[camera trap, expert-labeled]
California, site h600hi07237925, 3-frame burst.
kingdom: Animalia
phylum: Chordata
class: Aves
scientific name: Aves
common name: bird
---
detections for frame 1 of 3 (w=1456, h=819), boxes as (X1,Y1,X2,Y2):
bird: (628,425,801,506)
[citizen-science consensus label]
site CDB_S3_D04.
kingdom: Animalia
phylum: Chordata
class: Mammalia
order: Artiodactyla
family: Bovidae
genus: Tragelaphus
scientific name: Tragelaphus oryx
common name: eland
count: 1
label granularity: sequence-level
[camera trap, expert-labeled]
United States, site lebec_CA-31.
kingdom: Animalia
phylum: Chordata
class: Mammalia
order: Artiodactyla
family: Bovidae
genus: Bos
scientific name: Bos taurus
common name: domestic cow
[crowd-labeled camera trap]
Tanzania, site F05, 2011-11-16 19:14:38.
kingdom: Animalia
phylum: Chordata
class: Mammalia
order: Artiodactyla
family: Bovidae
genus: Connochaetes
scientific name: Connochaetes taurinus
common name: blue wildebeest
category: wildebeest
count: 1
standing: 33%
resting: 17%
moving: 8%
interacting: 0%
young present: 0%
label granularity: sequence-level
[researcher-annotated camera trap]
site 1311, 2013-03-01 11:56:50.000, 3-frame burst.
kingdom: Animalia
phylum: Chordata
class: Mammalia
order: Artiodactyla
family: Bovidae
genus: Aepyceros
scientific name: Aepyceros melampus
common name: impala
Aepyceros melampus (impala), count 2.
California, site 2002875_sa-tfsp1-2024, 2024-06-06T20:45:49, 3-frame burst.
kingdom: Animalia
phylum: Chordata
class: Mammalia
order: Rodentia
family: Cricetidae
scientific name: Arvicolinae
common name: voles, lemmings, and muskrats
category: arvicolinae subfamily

* * * * * * *

## REQUIRED WORK
Go through the preceding material and copy each line that has the word "site".

## SOLUTION
California, site h600hi07237925, 3-frame burst.
site CDB_S3_D04.
United States, site lebec_CA-31.
Tanzania, site F05, 2011-11-16 19:14:38.
site 1311, 2013-03-01 11:56:50.000, 3-frame burst.
California, site 2002875_sa-tfsp1-2024, 2024-06-06T20:45:49, 3-frame burst.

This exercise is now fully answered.